Column - Spreek Nederlands met mij21 July 2022
In Maastricht and the Euregio Meuse-Rhine foreign languages are literally never far away. That is what makes living in this cross-border region where the Germanic and Romance worlds meet so interesting, yet also challenging at times for those who are limited to speaking only 1 or 2 languages.
Walking down the streets of the capital of Limburg you will not only hear the local dialect and Dutch but also German and French brought by the many visitors from the nearby Aachen region in Germany and Wallonia in Belgium. At the same time, students of the internationally oriented Maastricht University and Hogeschool Zuyd as well as expats and internationals from various countries bring a nice mixture of languages to the city.
Both the city and the (border) region have a long tradition of attracting people from outside the Maastricht Region. First, from the late 19th and early 20th century to work in (heavy) industry – e.g. the mining industry in large parts of Limburg, Aachen and Liège – and more recently highly skilled workers have come to work for the universities and the growing number of international companies.
Many of the early migrants even adopted the local dialect before learning Dutch when the city and the Maastricht Region became their new home. Nowadays, English seems to be the lingua franca at universities and in larger companies. Also, the Dutch have a reputation of speaking almost perfect basic English. So “why bother learning Dutch?” some might ask themselves.
Nobody will dispute the importance of English. In most cases a good command of English is even a prerequisite to a successful career. Furthermore, a lot of relevant information is available in English thanks to Expat Centre Maastricht Region, Expat Centre Limburg and the youRegion project for instance. However, I dare say that English alone is not enough and speaking English doesn’t make you stand out from the crowd.
If you really want to become part of the local community and build up meaningful relationships with Dutch colleagues, neighbours etc and make new friends, putting in the effort of learning Dutch is an important step. It will help you understand the culture better and really connect.
On the one hand the Dutch won’t make it easy on you when you try to practice speaking Dutch as they have a tendency of answering back in English. On the other hand, they will appreciate your effort. So best insist that they speak to you in Dutch in return. My advice would be to take up lessons and then take it into practice. Employers should stimulate their international employees to learn Dutch and support them in the process.
What goes for internationals coming to the Maastricht Region, in a way also goes for the people already living here.
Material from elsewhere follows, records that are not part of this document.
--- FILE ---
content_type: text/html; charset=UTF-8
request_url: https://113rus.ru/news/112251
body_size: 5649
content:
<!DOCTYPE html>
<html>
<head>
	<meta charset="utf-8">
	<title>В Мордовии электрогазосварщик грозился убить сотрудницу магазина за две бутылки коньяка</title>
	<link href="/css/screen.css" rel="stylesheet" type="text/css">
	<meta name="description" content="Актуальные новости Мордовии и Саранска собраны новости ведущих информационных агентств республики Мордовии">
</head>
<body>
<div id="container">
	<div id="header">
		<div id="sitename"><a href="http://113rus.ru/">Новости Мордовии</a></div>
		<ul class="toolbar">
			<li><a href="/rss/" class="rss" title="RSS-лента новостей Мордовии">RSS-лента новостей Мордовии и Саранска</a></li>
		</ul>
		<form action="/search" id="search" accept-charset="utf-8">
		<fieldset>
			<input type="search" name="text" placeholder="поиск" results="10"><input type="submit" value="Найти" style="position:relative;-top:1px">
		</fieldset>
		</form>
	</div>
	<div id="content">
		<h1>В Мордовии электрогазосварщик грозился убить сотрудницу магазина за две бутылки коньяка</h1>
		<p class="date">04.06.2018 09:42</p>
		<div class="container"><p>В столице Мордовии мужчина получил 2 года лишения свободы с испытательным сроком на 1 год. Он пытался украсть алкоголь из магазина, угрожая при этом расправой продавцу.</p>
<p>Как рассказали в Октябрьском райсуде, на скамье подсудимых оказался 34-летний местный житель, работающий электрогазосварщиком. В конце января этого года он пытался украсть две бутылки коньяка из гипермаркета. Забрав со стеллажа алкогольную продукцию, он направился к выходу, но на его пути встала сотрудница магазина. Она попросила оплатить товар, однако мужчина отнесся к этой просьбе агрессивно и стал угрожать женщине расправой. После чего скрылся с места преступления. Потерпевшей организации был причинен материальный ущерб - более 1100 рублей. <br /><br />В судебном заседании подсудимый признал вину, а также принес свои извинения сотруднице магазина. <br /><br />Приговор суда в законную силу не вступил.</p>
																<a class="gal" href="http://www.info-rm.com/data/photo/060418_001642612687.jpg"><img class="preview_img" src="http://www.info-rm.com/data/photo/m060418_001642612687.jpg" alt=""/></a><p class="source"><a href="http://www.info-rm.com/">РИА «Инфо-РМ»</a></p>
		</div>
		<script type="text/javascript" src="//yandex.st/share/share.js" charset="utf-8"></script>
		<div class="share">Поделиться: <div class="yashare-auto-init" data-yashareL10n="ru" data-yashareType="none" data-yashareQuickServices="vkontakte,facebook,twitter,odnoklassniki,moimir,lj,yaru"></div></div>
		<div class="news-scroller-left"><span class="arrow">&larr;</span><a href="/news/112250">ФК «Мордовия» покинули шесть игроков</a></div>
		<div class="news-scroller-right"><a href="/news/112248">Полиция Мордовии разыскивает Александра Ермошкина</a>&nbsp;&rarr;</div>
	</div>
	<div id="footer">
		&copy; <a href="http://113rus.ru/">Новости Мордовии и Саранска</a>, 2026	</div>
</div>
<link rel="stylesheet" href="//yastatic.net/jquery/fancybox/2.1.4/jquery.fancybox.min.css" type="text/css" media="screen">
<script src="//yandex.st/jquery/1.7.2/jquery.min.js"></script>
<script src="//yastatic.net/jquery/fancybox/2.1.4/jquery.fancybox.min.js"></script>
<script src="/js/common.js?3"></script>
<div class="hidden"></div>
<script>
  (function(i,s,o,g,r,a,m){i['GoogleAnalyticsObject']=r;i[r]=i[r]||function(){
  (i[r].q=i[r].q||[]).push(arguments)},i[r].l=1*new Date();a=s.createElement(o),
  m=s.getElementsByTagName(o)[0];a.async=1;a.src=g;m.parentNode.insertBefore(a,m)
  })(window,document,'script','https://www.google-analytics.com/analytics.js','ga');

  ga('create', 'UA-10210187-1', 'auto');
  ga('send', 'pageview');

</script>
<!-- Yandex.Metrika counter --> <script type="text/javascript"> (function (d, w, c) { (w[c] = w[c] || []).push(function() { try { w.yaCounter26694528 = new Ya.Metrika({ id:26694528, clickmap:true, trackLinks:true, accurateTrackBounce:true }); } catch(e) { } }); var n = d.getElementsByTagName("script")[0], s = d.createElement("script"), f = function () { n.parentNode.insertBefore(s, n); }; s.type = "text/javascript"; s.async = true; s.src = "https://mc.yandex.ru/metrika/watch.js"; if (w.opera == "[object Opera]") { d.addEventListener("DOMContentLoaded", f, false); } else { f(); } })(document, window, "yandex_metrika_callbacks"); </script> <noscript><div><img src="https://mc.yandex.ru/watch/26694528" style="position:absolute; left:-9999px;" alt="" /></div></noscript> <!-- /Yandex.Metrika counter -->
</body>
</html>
Ideally, they would speak 1 or 2 neighbouring languages at a professional level. The EMRLingua initiative wants to promote the neighbouring languages Dutch, German and French in the Euregio Meuse-Rhine area around Maastricht, Hasselt, Aachen and Liège by supporting cross-border school exchanges, visits and even internships, as well as by developing multilingual online teaching material with a regional cross-border focus.
More information on the project can be found on the EMRLingua website which is available in Dutch, French and German and will soon be available in English.
Paul Hölsgens is a EGTC Euregio Meuse-Rhine Project Manager for the Interreg V-A project EMRLingua.